Kutipan Terpilih:
* * *

3.7  Sarana Retorika
Sarana retorika merupakan sarana kepuitisan yang berupa muslihat pikiran, dengan muslihat itu para penyair berusaha menarik perhatian, pikiran, sehingga pembaca tersugesti atas apa yang dikemukakan penyair. Pada umumnya sarana retorika menimbulkan ketegangan puitis, karena pembaca harus memikirkan efek apa yang ditimbulkan dan dimaksudkan oleh penyairnya.
Sarana retorika adalah muslihat pikiran. Muslihat pikiran ini berupa bahasa yang tersusun untuk mengajak pembaca berfikir. Sarana retorika berbeda dengan bahasa kiasan atau bahasa figuratif dan citraan. Bahasa figuratif da citraan bertujuan memperjelas gambaran atau memgkonkretkan dan menciptakan prespektif yang baru melalui perbandingan,sedangkan sarana retorika adalah alat untuk mengajak pembaca berfikir supaya lebih menghayati gagasan yang dikemukakan.

* * *

Yang Dikerjakan:
(1) Salin kata demi kata bagian kutipan tentang sarana retorika yang diawali kata-kata "3.7  Sarana Retorika" dan diakhiri "dimaksudkan oleh penyairnya.".
(2) Tentukan apakah setiap pernyataan berikut sesuai dengan kutipan tentang sarana retorika. Jawab ya atau tidak, lalu kutip kata-kata penentunya dari kutipan itu.
(a) Sarana retorika sama dengan bahasa kiasan.
(b) Sarana retorika pada umumnya menimbulkan ketegangan puitis.
(c) Muslihat pikiran berupa bahasa yang tersusun untuk mengajak pembaca berpikir.

Data Tersedia:
* * *

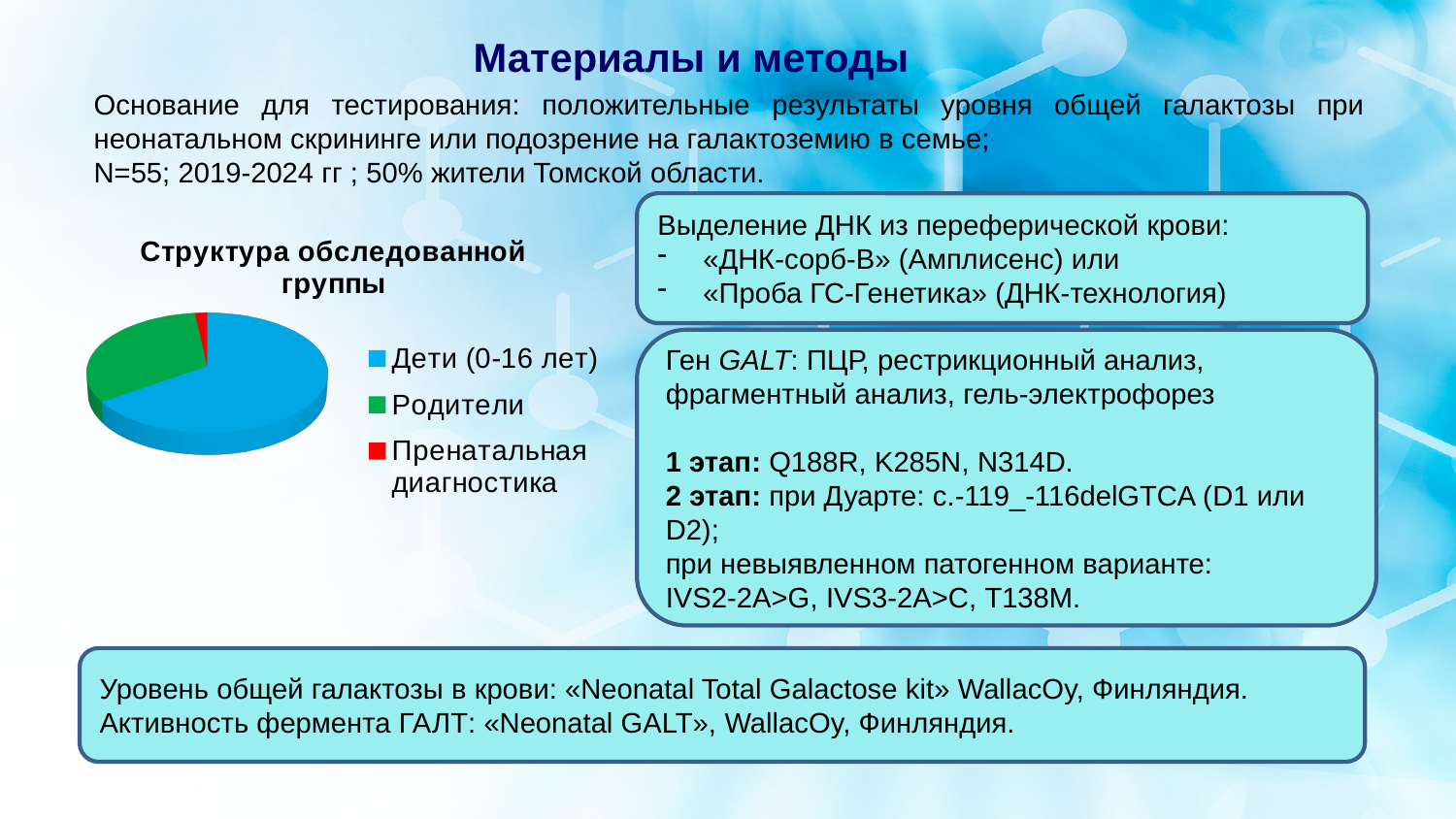
What is the title of the pie chart? Структура обследованной группы Which slice is larger: Дети (0-16 лет) or Родители? Дети (0-16 лет) What kind of chart is shown on the slide? Pie chart Which slice is larger: Родители or Пренатальная диагностика? Родители What colour is the slice for Родители in the pie chart? Green How many categories does the pie chart legend list? 3 Which category has the smallest slice of the pie chart? Пренатальная диагностика Which category has the largest slice of the pie chart? Дети (0-16 лет) Which category is shown in blue in the pie chart? Дети (0-16 лет) Which category is shown in red in the pie chart? Пренатальная диагностика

* * *

Jawaban Tugas:
(1)
3.7  Sarana Retorika
Sarana retorika merupakan sarana kepuitisan yang berupa muslihat pikiran, dengan muslihat itu para penyair berusaha menarik perhatian, pikiran, sehingga pembaca tersugesti atas apa yang dikemukakan penyair. Pada umumnya sarana retorika menimbulkan ketegangan puitis, karena pembaca harus memikirkan efek apa yang ditimbulkan dan dimaksudkan oleh penyairnya.

(2)
(a) Tidak. "Sarana retorika berbeda dengan bahasa kiasan atau bahasa figuratif dan citraan."
(b) Ya. "Pada umumnya sarana retorika menimbulkan ketegangan puitis"
(c) Ya. "Muslihat pikiran ini berupa bahasa yang tersusun untuk mengajak pembaca berfikir."